At 3 p.m. today, the bell at Washington’s First United Methodist Church will ring 50 times to observe the 50th anniversary of the March on Washington, according to Charles Smith, a semi-retired Methodist minister and Washington native.
Hope Morgan Ward, bishop of the N.C. Conference of the United Methodist Church, wrote the following in an email:
“We continue to carry in our hearts and common life the dream eloquently expressed by Dr. Martin Luther King, Jr.

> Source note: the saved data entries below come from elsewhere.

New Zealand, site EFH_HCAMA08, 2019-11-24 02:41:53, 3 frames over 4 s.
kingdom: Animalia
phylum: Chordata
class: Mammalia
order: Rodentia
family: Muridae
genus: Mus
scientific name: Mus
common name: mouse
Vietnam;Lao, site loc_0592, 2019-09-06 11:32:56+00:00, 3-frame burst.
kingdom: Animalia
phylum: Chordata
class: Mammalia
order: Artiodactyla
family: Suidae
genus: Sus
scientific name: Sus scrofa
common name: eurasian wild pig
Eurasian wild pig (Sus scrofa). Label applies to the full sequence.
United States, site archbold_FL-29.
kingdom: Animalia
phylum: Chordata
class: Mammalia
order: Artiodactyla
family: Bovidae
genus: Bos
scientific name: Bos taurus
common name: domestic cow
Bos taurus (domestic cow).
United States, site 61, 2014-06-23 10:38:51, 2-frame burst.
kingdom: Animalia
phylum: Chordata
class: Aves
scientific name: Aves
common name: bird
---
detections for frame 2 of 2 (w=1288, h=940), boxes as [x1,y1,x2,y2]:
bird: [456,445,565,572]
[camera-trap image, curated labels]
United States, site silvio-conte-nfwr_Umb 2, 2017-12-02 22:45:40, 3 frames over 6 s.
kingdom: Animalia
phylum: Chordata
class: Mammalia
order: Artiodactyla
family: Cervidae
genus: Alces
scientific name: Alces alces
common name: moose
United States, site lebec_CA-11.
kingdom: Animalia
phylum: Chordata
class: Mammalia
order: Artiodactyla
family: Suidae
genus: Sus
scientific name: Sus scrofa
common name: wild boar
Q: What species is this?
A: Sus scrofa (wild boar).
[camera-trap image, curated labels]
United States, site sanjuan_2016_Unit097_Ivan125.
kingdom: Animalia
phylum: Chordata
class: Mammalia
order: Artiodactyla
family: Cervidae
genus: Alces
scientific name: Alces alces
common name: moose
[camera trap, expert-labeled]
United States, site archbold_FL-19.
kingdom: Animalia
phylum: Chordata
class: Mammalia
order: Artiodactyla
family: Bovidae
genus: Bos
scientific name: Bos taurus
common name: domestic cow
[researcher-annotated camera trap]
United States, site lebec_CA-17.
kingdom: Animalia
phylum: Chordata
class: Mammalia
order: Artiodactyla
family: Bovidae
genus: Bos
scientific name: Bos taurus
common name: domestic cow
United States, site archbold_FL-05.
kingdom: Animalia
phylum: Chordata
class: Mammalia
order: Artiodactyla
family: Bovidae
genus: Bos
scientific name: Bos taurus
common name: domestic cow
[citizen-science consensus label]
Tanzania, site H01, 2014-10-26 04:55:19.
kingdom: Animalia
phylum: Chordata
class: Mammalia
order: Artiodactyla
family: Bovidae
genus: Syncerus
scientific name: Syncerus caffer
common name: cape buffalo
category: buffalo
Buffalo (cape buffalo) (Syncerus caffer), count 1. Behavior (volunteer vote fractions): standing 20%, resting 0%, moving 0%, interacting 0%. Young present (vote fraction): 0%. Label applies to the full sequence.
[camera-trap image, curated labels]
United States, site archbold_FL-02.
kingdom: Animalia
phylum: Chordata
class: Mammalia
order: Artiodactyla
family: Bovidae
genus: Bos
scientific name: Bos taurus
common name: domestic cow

“I urge us all to honor (today). At 3 pm in the afternoon, may church bells ring 50 times as we celebrate our common commitment to peace
and justice for all. In gatherings throughout the day, let us speak of the dream. In our prayers, let us repent of any restraints of the dream and pray for the dream to be fulfilled. In our witness, let us embody the dream.
“May the dream live on in us as we, the people of dreams and visions, remember.”
The March on Washington for Jobs and Freedom — also known as The Great March on Washington — was a significant event in the civil-rights movement in the USA. The march occurred 50 years ago to the day. It was among the largest political rallies for human rights in the nation’s history. The Rev. Martin Luther King Jr. delivered his famous “I Have a Dream” speech advocating racial harmony in front of the Lincoln Memorial that same day, Wednesday, Aug. 28, 1963.
Estimates of march participants range from 200,000 to 300,000. Observers estimate that 75 percent to 80 percent of the marchers were black.
1963 was a time of civil-rights movements and racial unrest in the nation. The March on Washington represented an alliance of six civil-rights groups — the Southern Christian Leadership Conference, Congress of Racial Equality, Student Nonviolent Coordinating Committee, Brotherhood of Sleeping Car Porters, National Urban League and the NAACP. The march was demand for passage of significant, meaningful civil-rights legislation, an end to segregation and a public-works program to provide jobs.
Initially, President John F. Kennedy discouraged the march, believing it would result in legislators’ votes against civil-rights laws in reaction to perceived threats. Once he realized the march would not be stopped, he supported it.
Not all blacks supported the march. Malcolm X, a leader of the Nation of Islam, referred to it as the “Farce on Washington.”